In an aircraft gas turbine (et) engine, air is drawn into the front of the engine, compressed by a shaft-mounted compressor, and mixed with fuel. The mixture is combusted, and the resulting hot combustion gases are passed through a turbine mounted on the same shaft. The flow of gas turns the turbine by contacting an airfoil portion of the turbine blade, which turns the shaft and provides power to the compressor. The hot exhaust gases flow from the back of the engine, driving it and the aircraft forward. There may additionally be a bypass fan that forces air around the center core of the engine, driven by a shaft extending from the turbine section.
The compressor and the bypass fan are both rotating structures in which stages of blades extend radially outwardly from a respective compressor or bypass fan rotor disk. The compressor blades have complexly shaped and curved airfoils that compress the air to progressively higher pressures for injection into the combustors. The fan blades are also complexly shaped and curved to force the air around the center core of the engine and out the trailing end of the engine. The compressor rotor disk and the bypass fan rotor disk turn at thousands of revolutions per minute. In a large gas turbine engine the compressor blades and bypass fan blades may be quite long and extend a substantial distance from the centerline of the engine. Consequently, both the compressor blades and bypass fan blades move through the air at a high velocity.
The compressor blades and the bypass fan blades receive the inward flow of air into the gas turbine engine at a combined velocity determined both by their rotational velocity and by the relative velocity of the engine through the air. The combined velocity is typically at least near Mach 1, and may be considerably greater than Mach 1 in many situations. Any solid or liquid particles in the air—dust, dirt particles, sand, fine water droplets, raindrops, ice, and snow, for example—impact against the compressor blades and the bypass fan blades at the combined velocity. These particles may be of a wide range of masses, from lightweight particles to relatively heavy particles, but are not so heavy that they cause instantaneous fracture of the blades (as could be the case for an ingested bird or the like). Because of the complex shapes of the airfoils of the compressor blades and the bypass fan blades and the change in the combined velocity under different flight conditions, the solid particles impact the various regions, and even the same region, of the blades over a variety of particle-impact angles of incidence.

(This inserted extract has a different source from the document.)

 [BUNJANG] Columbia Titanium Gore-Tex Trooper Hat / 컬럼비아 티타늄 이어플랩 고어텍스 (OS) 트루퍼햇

The particle impacts may collectively cause substantial amounts of particle-impact damage to the compressor-blade airfoils and to the bypass-fan-blade airfoils. In some cases, no action is taken to avoid this damage, which in turn leads to earlier repair or replacement of the compressor blades and/or the bypass fan blades than would otherwise be necessary. In other cases, there have been attempts to apply protective coatings to the surfaces that are impacted by the particles. The most commonly used of such protective coatings is tungsten carbide-cobalt material having particles of tungsten carbide dispersed in a cobalt matrix. The coating material is very heavy and adds to the rotating weight of the compressor blades and bypass fan blades, which in turn leads to greater shaft, bearing, and structural weights. Such coatings are also subject to spallation during service.
There is accordingly a need for an improved approach to the protection of gas turbine components, such as compressor blades and bypass fan blades, and other articles as well, against the damage caused by high-velocity particle-impact damage. The present invention fulfills this need, and further provides related advantages.